Some argue that it was immoral for God to command Abraham to sacrifice his son Isaac in Genesis 22:1-2. However, this objection is based upon an unbiblical, arbitrary, and unjustified moral standard that is ultimately irrelevant. The fact is that God had the right to command Abraham to sacrifice Isaac, and he had a reason for commanding this.

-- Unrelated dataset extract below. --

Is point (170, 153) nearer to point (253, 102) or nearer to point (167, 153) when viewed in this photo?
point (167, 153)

1 After these things God tested Abraham and said to him, “Abraham!” And he said, “Here I am.” 2 He said, “Take your son, your only son Isaac, whom you love, and go to the land of Moriah, and offer him there as a burnt offering on one of the mountains of which I shall tell you.”Genesis 22:1-2
By faith Abraham, when he was tested, offered up Isaac, and he who had received the promises was in the act of offering up his only son,Hebrews 11:17
Was not Abraham our father justified by works when he offered up his son Isaac on the altar?James 2:21
It is important to note that there is nothing inherently wrong with God’s command itself because God himself is the standard for what is moral. By definition, whatever God is, says, and does is morally right—otherwise, there would be a moral standard external to God that God must submit to, which would be self-contradictory, since the Bible teaches that God is ultimate in authority. However, at the same time, God’s actions are limited to only that which does not contradict with his nature and character. For a fuller discussion on this topic, see [[What Does It Mean that God Is “Ex Lex”?]]. Regarding God commanding Abraham to sacrifice Isaac, it was not wrong for God to do this because all life belongs to God in the first place and he has the right to end any life at any time. That God appointed Abraham to be a means for his decision was not wrong for God either.
At the same time, it is significant to note that God ultimately did not want Abraham to sacrifice Isaac, so it was always part of God’s plan that Abraham would not ”actually” sacrifice Isaac. Also, Hebrews 11:19 tells us that Abraham himself believed that God was just and “considered that God was able even to raise him [Isaac] from the dead.” This means that Abraham had great hope that God would not ultimately have him kill his son, and he was right.
God commanding Abraham to sacrifice Isaac was not arbitrary or cruel, but rather had a purpose, which was both to test Abraham’s faith and to communicate something about Jesus as savior. Regarding the testing of Abraham’s faith, Hebrews 11:7 and James 2:21 are relevant passages. Abraham, through this command to sacrifice his son Isaac, was able to demonstrate his great faith in God, which glorified God and would be an example for other believers. Regarding communicating something about Jesus as savior, although the Bible is not explicit about this, the ram that was sacrificed in Isaac’s place was a substitutionary sacrifice, similar to how Jesus became a substitute sacrifice for his people.